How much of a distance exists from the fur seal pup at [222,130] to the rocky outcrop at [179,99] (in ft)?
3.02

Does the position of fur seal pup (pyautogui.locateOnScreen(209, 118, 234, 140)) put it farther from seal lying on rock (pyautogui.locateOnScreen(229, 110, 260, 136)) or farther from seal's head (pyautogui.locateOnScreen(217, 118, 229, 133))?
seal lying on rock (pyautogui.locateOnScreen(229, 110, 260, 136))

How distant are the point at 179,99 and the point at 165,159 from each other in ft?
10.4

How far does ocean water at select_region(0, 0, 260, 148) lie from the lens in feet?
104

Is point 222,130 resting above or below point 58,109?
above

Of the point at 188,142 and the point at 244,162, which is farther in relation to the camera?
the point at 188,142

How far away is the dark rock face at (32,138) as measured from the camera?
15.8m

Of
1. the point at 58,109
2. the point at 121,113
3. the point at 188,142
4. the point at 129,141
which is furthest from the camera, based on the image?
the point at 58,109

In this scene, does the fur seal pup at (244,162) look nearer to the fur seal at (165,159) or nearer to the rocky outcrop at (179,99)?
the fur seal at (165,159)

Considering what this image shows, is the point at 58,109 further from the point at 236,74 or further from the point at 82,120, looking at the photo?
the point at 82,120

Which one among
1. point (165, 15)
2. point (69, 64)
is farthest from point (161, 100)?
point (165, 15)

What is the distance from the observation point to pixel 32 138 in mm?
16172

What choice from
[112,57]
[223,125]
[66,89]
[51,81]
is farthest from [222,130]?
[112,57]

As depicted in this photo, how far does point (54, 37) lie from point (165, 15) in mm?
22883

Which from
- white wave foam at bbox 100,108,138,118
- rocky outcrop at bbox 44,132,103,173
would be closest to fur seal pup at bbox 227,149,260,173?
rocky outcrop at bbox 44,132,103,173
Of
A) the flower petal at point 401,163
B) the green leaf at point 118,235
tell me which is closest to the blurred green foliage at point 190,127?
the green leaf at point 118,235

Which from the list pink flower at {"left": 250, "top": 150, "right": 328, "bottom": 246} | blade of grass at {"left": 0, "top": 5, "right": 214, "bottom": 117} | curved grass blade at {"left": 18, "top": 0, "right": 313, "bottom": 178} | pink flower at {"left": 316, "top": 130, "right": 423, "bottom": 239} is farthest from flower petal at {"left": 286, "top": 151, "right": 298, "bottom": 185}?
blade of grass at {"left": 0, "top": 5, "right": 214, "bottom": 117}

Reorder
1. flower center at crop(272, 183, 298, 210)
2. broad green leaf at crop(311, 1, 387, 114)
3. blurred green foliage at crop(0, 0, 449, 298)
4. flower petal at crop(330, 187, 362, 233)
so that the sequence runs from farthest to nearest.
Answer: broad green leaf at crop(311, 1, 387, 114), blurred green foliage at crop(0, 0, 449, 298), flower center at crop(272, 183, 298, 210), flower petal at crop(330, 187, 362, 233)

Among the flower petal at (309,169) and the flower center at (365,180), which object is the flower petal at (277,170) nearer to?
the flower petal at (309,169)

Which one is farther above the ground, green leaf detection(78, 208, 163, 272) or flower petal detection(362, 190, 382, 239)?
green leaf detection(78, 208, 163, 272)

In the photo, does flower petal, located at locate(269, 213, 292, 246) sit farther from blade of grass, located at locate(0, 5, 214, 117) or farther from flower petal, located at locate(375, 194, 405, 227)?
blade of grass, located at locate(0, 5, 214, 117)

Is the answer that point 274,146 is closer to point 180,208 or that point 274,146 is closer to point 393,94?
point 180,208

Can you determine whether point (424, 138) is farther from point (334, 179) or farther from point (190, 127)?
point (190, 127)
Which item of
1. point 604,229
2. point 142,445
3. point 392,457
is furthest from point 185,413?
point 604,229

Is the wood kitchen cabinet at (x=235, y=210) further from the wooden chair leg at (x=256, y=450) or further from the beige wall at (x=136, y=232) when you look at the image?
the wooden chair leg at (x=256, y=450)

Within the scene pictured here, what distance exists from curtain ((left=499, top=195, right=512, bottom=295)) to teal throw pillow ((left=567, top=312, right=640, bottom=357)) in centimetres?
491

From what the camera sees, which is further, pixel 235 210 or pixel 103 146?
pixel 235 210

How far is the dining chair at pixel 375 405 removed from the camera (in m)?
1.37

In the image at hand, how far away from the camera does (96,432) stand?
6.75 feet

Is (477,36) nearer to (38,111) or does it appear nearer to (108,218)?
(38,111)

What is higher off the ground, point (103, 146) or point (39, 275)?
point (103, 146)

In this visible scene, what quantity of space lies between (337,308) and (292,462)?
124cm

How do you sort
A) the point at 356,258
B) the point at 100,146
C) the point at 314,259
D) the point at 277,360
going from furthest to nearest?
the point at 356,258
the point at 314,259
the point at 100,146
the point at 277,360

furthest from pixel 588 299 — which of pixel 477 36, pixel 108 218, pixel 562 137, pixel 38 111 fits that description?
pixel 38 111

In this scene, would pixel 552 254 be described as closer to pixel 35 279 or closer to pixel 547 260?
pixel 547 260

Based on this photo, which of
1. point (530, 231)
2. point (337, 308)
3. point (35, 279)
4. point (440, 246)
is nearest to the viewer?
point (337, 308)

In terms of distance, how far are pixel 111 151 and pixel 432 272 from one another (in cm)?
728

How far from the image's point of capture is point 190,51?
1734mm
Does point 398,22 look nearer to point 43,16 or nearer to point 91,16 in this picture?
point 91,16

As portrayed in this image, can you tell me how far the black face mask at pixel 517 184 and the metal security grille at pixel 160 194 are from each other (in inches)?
::::
Exercise instructions – Give the entries again in full, exactly as they are written.

Final result –
How much of a distance exists from the fur seal pup at [222,130] to the rocky outcrop at [179,99] (in ft)?
3.02

Does the position of fur seal pup (pyautogui.locateOnScreen(209, 118, 234, 140)) put it farther from seal lying on rock (pyautogui.locateOnScreen(229, 110, 260, 136)) or farther from seal's head (pyautogui.locateOnScreen(217, 118, 229, 133))?
seal lying on rock (pyautogui.locateOnScreen(229, 110, 260, 136))

How distant are the point at 179,99 and the point at 165,159 from each other in ft?
10.4

How far does ocean water at select_region(0, 0, 260, 148) lie from the lens in feet?
104

Is point 222,130 resting above or below point 58,109?
above

Of the point at 188,142 and the point at 244,162, which is farther in relation to the camera?
the point at 188,142

How far away is the dark rock face at (32,138) as measured from the camera?
15.8m

Of
1. the point at 58,109
2. the point at 121,113
3. the point at 188,142
4. the point at 129,141
which is furthest from the camera, based on the image?
the point at 58,109

In this scene, does the fur seal pup at (244,162) look nearer to the fur seal at (165,159) or nearer to the rocky outcrop at (179,99)?
the fur seal at (165,159)

Considering what this image shows, is the point at 58,109 further from the point at 236,74 or further from the point at 82,120, looking at the photo?
the point at 82,120

Which one among
1. point (165, 15)
2. point (69, 64)
is farthest from point (161, 100)?
point (165, 15)

What is the distance from the observation point to pixel 32 138 in mm?
16172

What choice from
[112,57]
[223,125]
[66,89]
[51,81]
is farthest from [222,130]?
[112,57]

As depicted in this photo, how far does point (54, 37) lie from point (165, 15) in mm?
22883

Which from
- white wave foam at bbox 100,108,138,118
- rocky outcrop at bbox 44,132,103,173
would be closest to fur seal pup at bbox 227,149,260,173?
rocky outcrop at bbox 44,132,103,173
Of
A) the flower petal at point 401,163
B) the green leaf at point 118,235
tell me which is closest to the blurred green foliage at point 190,127?
the green leaf at point 118,235

Which from the list pink flower at {"left": 250, "top": 150, "right": 328, "bottom": 246} | blade of grass at {"left": 0, "top": 5, "right": 214, "bottom": 117} | curved grass blade at {"left": 18, "top": 0, "right": 313, "bottom": 178} | pink flower at {"left": 316, "top": 130, "right": 423, "bottom": 239} is farthest from flower petal at {"left": 286, "top": 151, "right": 298, "bottom": 185}?
blade of grass at {"left": 0, "top": 5, "right": 214, "bottom": 117}

Reorder
1. flower center at crop(272, 183, 298, 210)
2. broad green leaf at crop(311, 1, 387, 114)
3. blurred green foliage at crop(0, 0, 449, 298)
4. flower petal at crop(330, 187, 362, 233)
so that the sequence runs from farthest to nearest.
Answer: broad green leaf at crop(311, 1, 387, 114), blurred green foliage at crop(0, 0, 449, 298), flower center at crop(272, 183, 298, 210), flower petal at crop(330, 187, 362, 233)

Among the flower petal at (309,169) and the flower center at (365,180), which object is the flower petal at (277,170) nearer to?
the flower petal at (309,169)

Which one is farther above the ground, green leaf detection(78, 208, 163, 272) or flower petal detection(362, 190, 382, 239)?
green leaf detection(78, 208, 163, 272)

In the photo, does flower petal, located at locate(269, 213, 292, 246) sit farther from blade of grass, located at locate(0, 5, 214, 117) or farther from flower petal, located at locate(375, 194, 405, 227)?
blade of grass, located at locate(0, 5, 214, 117)

Is the answer that point 274,146 is closer to point 180,208 or that point 274,146 is closer to point 393,94?
point 180,208

Can you determine whether point (424, 138) is farther from point (334, 179) or farther from point (190, 127)?
point (190, 127)
Which item of
1. point 604,229
2. point 142,445
3. point 392,457
is furthest from point 185,413?
point 604,229

Is the wood kitchen cabinet at (x=235, y=210) further from the wooden chair leg at (x=256, y=450) or further from the beige wall at (x=136, y=232) when you look at the image?
the wooden chair leg at (x=256, y=450)

Within the scene pictured here, what distance exists from curtain ((left=499, top=195, right=512, bottom=295)) to teal throw pillow ((left=567, top=312, right=640, bottom=357)) in centimetres?
491

From what the camera sees, which is further, pixel 235 210 or pixel 103 146?
pixel 235 210

How far is the dining chair at pixel 375 405 removed from the camera (in m)?
1.37

In the image at hand, how far away from the camera does (96,432) stand?
6.75 feet

Is (477,36) nearer to (38,111) or does it appear nearer to (108,218)?
(38,111)

What is higher off the ground, point (103, 146) or point (39, 275)?
point (103, 146)

In this visible scene, what quantity of space lies between (337,308) and (292,462)?
124cm

How do you sort
A) the point at 356,258
B) the point at 100,146
C) the point at 314,259
D) the point at 277,360
going from furthest to nearest?
the point at 356,258
the point at 314,259
the point at 100,146
the point at 277,360

furthest from pixel 588 299 — which of pixel 477 36, pixel 108 218, pixel 562 137, pixel 38 111 fits that description?
pixel 38 111

In this scene, would pixel 552 254 be described as closer to pixel 35 279 or closer to pixel 547 260?
pixel 547 260

Based on this photo, which of
1. point (530, 231)
2. point (337, 308)
3. point (35, 279)
4. point (440, 246)
is nearest to the viewer?
point (337, 308)

In terms of distance, how far are pixel 111 151 and pixel 432 272 from one another (in cm)?
728

How far from the image's point of capture is point 190,51?
1734mm
Does point 398,22 look nearer to point 43,16 or nearer to point 91,16 in this picture?
point 91,16

As portrayed in this image, can you tell me how far the black face mask at pixel 517 184 and the metal security grille at pixel 160 194 are from each other (in inches)?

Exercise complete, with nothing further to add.